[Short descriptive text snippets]

....

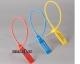Пломба пластиковая номерная УП-255 (Желтая) - фото 1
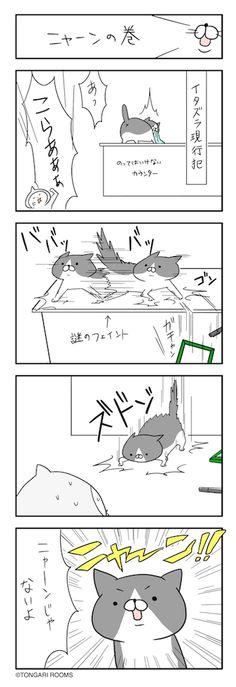 トンちゃん漫画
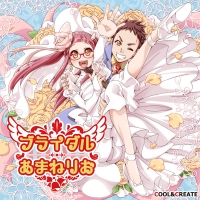 アニメイトオンラインショップ900【同人CD】COOL & CREATE/ブライダルあまねりお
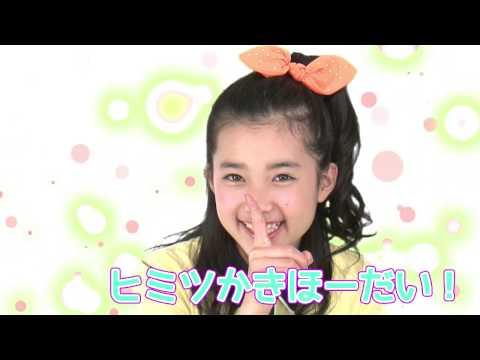 なかよし8月号 ふろく動画2014
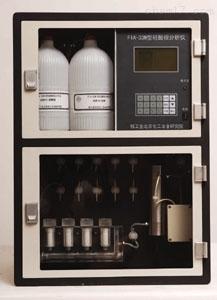 在线联氨检测仪  厂家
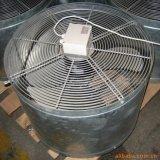 Ventilateur d'extraction d'aviculture de bétail de serre chaude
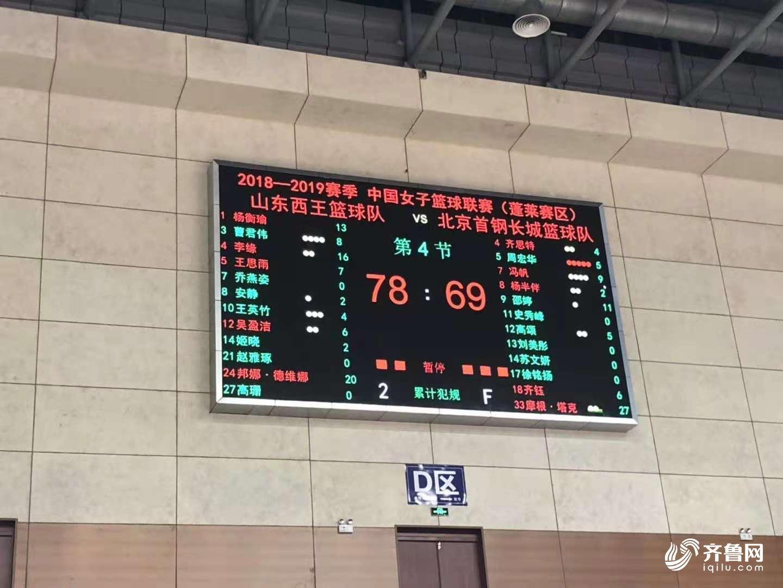 李缘16分!山东西王女篮主客场双杀卫冕冠军,下场迎战江苏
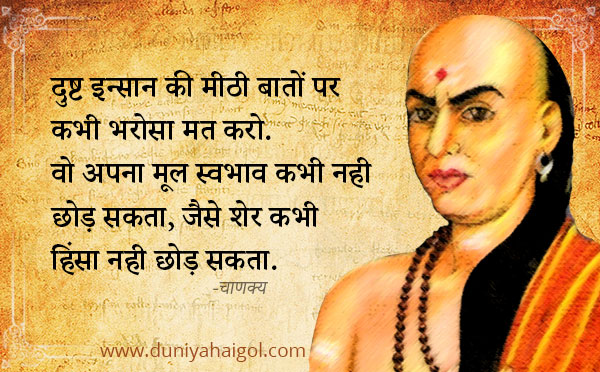 Chanakya Hindi Quotes On Politics Best Hindi Blog 2019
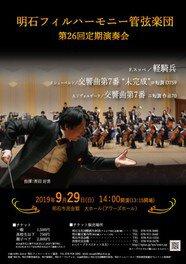 明石フィルハーモニー管弦楽団 第26回定期演奏会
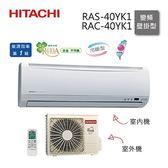 【結帳再折+24期0利率+超值禮+基本安裝】日立 RAS-40YK1 / RAC-40YK1 分離式 變頻 冷暖氣 冷氣 6-8坪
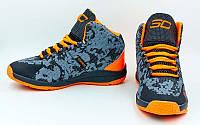 Обувь для баскетбола мужская Under Armour OB-3023-2 (р-р 41-45) (PU, черный-оранжевый)
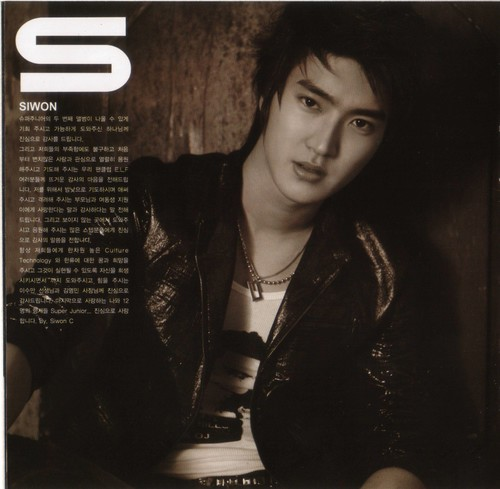Super Junior U Photoshoot RDj171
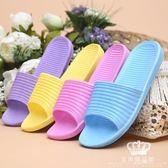 室內木拖鞋 男女防滑浴室拖鞋塑料家居情侶涼拖鞋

....

[Your objective] Each line of the data should be quoted exactly, with pictures left out.

[Task result]
Пломба пластиковая номерная УП-255 (Желтая) - фото 1
 トンちゃん漫画
 アニメイトオンラインショップ900【同人CD】COOL & CREATE/ブライダルあまねりお
 なかよし8月号 ふろく動画2014
 在线联氨检测仪  厂家
 Ventilateur d'extraction d'aviculture de bétail de serre chaude
 李缘16分!山东西王女篮主客场双杀卫冕冠军,下场迎战江苏
 Chanakya Hindi Quotes On Politics Best Hindi Blog 2019
 明石フィルハーモニー管弦楽団 第26回定期演奏会
 【結帳再折+24期0利率+超值禮+基本安裝】日立 RAS-40YK1 / RAC-40YK1 分離式 變頻 冷暖氣 冷氣 6-8坪
 Обувь для баскетбола мужская Under Armour OB-3023-2 (р-р 41-45) (PU, черный-оранжевый)
Super Junior U Photoshoot RDj171
 室內木拖鞋 男女防滑浴室拖鞋塑料家居情侶涼拖鞋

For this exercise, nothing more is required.